Wednesday 7 November 2012

The End Of Briggate Mill.

The remains of the old mill at Briggate have now faded into history and another small chunk of Norfolk heritage has been lost.  A variety of plans to convert and use the mill were put forward over the years but sadly none of them came to fruition and no reprieve for Briggate mill was forthcoming.   On October 30th this year the granary was demolished.

The End For Briggate Mill
Corn was first ground at Briggate mill in 1793, the early mill was powered by a breast shot water wheel (the wheel was removed in 1943). 
In it's two-hundred year history the mill was modified and altered many times, the original granary was destroyed by fire in 1890 and was replaced by the building which was recently demolished.  In the same year steam became the motive power which was eventually superseded by electricity.
Production ceased in 1969 and the mill changed hands a few times until it was purchased for redevelopment in 1975.   Six months after the purchase Briggate mill was destroyed by a suspicious fire.

As recently as 1983 it was proposed to redevelop the mill to generate electricity and produce paper.  But the project never got beyond the planning stage. 
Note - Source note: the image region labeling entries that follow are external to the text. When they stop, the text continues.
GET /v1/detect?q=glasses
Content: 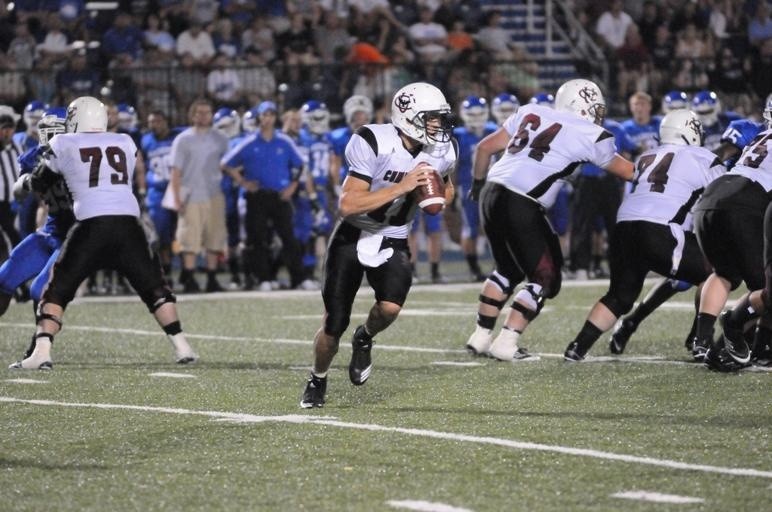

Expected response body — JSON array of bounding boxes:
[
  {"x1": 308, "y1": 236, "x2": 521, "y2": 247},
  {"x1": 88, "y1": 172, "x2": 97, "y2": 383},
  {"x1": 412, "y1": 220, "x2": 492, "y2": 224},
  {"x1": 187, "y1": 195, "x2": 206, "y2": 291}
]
[{"x1": 190, "y1": 109, "x2": 216, "y2": 117}]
Since the new millennium the mill site has survived an an attempted "land grab" and it has also been rejected as the site for a village green.   Conversion to a village green would have been a fitting memorial for the old mill instead of simply reducing it to rubble.

Falling Masonry
An early morning phone call on the 30th of October (2012) tipped me off that the old granary was being demolished.  This was confirmed on the local radio station by sounds of falling masonry.   My toast was abandoned in the toaster and a mug of tea was left steaming on the kitchen table.  Cameras and equipment were loaded in a matter of minutes and I was on my way to Briggate.  Since following the activities of the North Walsham and Dilham Canal Trust, Briggate mill has formed an imposing  backdrop to that section of the canal.  To watch it being slowly erased from the landscape in the morning mist was quite a sad spectacle.  The entire sorry episode was captured on film.

The End Of The Granary
These type of events need to be viewed with perspective - and to do this it is necessary to remove the "rose tinted" spectacles.  The granary building had become, without doubt, an unsafe structure and needed some urgent attention.  The granary was, in fact, only built in 1890 after the original granary was burned down.  A mere one-hundred-and-twenty years, which is not a great age for a building.  It was, however, a link to the ruins of the original mill, parts of which still survive - for the moment.